In 2008, the Centers for Medicare and Medicaid Services (CMS) eliminated reimbursement for certain preventable errors and hospital-acquired infections. This landmark policy aimed to align financial disincentives with adverse events, an increasingly utilized strategy. However, this AHRQ-funded study found that the "no pay for errors" policy had no measurable effect on rates of catheter–associated bloodstream infections and catheter–associated urinary tract infections in hospitals in the United States. No subgroup of hospitals or patients identified in this national evaluation seemed to clearly benefit from this policy change. The benefits and limitations of the CMS policy are discussed in an AHRQ WebM&M interview with Dr. Robert Wachter.
Nakamura MM, Ferris T, DesRoches CM, et al. Arch Pediatr Adolesc Med. 2010;164:1145-51.
This study highlights the slow adoption of electronic health records in children's hospitals, with less than 3% having a comprehensive system in place. Hospital characteristics were not associated with implementation, and financing was the most important policy strategy identified to promote use.
Ly DP, López L, Isaac T, et al. Med Care. 2010;48:1133-1137.
Hospitals that serve a higher proportion of African American patients had consistently higher rates of patient safety events (as measured by the AHRQ Patient Safety Indicators). The safety events occurred at higher rates in both black and white patients at these hospitals. An AHRQ WebM&M interview discusses the unique challenges of patient safety in safety net hospitals.
Isaac T, Zaslavsky AM, Cleary PD, et al. Health Serv Res. 2010;45:1024-40.

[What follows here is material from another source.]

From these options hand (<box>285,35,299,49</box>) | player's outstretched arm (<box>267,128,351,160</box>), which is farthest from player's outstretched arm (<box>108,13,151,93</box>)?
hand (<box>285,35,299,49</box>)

The patient's role in quality and safety improvement efforts has focused on tips recommended to keep patients safe and mechanisms to engage them with patient-centered strategies. Although past research suggests that patient complaints relate more to service quality rather than quality of care, debate about this relationship persists. This study advances our understanding by examining patient perceptions of care, measured through a validated survey tool, and technical measures of quality and safety, measured through Hospital Quality Alliance data and the AHRQ Patient Safety Indicators (PSIs). Patients' overall rating and "likelihood to recommend" a hospital had strong associations with technical performance measures in more than 900 hospitals. The authors highlight the limitations in their detailed analysis and advocate for further research to better understand these relationships. However, their findings do add to the argument for greater patient-driven measures in assessing the quality of care provided.
Jha AK, Epstein AM. Health Aff (Millwood). 2010;29:182-7.
This study surveyed more than 700 board chairs and found that fewer than half rated quality as one of their top two priorities. Few board chairs reported any dedicated training in quality, and large differences were present between board activities in high-performing versus low-performing hospitals. The latter provides opportunities for future intervention and policy change.
Weingart SN, Simchowitz B, Shiman L, et al. Arch Intern Med. 2009;169:1627-1632.
E-prescribing is a growing solution to prevent medication errors, with insurers rewarding the practice and high-risk settings adopting the technology. This study surveyed more than 180 ambulatory providers who use e-prescribing systems and found that respondents believed the system improved the quality of care delivered, prevented errors, and enhanced both patient satisfaction and clinical efficiency. However, less than half the respondents were satisfied with the drug interaction and allergy alerts. The authors advocate for better design of alert systems to prevent alert fatigue yet promote safe prescribing practices. The challenges of implementing effective medication decision support systems are discussed in an AHRQ WebM&M perspective.